START PASSAGE FOR REVIEW

Economic Forecast: Thick Fog

By Shlomo Maital

   Few economists can see as far and as clearly as Nobel Laureate Paul Krugman, a longtime New York Times columnist.  His latest column is headed “The Humbug Economy”.  His key point:  He cannot recall a time when the economic fog surrounding the data was thicker or more pea-soup.  Recession? Sure.  No recession?  Of course. 

   Why the thick fog?  And why can economists not reach a conclusion (even if, as G.B. Shaw once said, you lined them up all up, they still would not reach a conclusion).  

    Here is Krugman’s reasoning.  There is a long lag with GDP data. When we do get 2nd quarter data, it may show another decline –the 2nd.  Technically, that’s a recession?  But no – that call is made by an independent committee, and they are unlikely to announce a recession despite two quarterly declines.

    GDP is measured on two sides:  output and income.  And Krugman notes, the two measures differ more than they ever have.  GDP production?  Weak.  GDP income:  strong.  Hmmm.

END PASSAGE FOR REVIEW
START SUPPLIED RECORDS

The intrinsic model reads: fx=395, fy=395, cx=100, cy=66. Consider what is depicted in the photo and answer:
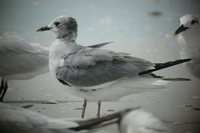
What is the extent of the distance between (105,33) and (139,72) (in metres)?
0.32

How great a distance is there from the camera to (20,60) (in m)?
1.76

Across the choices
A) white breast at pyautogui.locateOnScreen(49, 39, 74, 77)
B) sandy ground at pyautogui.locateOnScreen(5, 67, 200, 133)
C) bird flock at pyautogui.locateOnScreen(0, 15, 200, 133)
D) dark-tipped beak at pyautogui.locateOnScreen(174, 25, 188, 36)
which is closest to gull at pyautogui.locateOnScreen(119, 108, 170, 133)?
bird flock at pyautogui.locateOnScreen(0, 15, 200, 133)

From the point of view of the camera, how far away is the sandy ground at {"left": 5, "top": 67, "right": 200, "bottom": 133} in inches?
68.3

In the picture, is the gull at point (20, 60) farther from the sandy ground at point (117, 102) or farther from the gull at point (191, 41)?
the gull at point (191, 41)

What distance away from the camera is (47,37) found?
180 cm

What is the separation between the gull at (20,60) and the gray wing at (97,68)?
16 cm

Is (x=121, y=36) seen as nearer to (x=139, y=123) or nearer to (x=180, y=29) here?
(x=180, y=29)

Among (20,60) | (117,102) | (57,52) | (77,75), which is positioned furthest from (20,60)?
(117,102)

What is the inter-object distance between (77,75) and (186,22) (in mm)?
608

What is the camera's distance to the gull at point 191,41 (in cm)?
187

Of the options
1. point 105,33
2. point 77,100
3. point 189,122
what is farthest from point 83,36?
point 189,122

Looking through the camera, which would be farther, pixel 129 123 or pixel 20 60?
pixel 20 60

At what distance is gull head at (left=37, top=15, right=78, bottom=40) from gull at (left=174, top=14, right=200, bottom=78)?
0.52 m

END SUPPLIED RECORDS

◆ **SET OF TASKS**:
1) From the economic forecast article, return the stretch from "Why the thick" through "reach a conclusion).".
2) Answer these questions using the economic forecast article:
(a) For which newspaper does Paul Krugman write his column?
(b) According to Krugman's reasoning, who makes the official call on whether there is a recession?
(c) Which of the two measures of GDP does the article describe as strong?
3) Continue the economic forecast article from its last sentence.

◆ **RESPONSE LIST**:
1)
Why the thick fog?  And why can economists not reach a conclusion (even if, as G.B. Shaw once said, you lined them up all up, they still would not reach a conclusion).

2)
(a) The New York Times
(b) An independent committee
(c) GDP income

3)
    Wage price spiral?  No.  wage increases have slowed. Job creation:  Strong.  Not a signal at all of recession. 

    The global pandemic has thrown a monkey wrench into the global and US economies.  The US dollar, for instance, is now at virtual parity with the Euro…first time in two decades.  Strong dollar does not indicate recession.

   But the stock market does.  It is officially a bear market, with some 20% plus decline. 

    So what does an ordinary person do?

    Set aside some saving for a rainy day.  Fasten your seat belt.  And prepare for heavy fog for some time to come.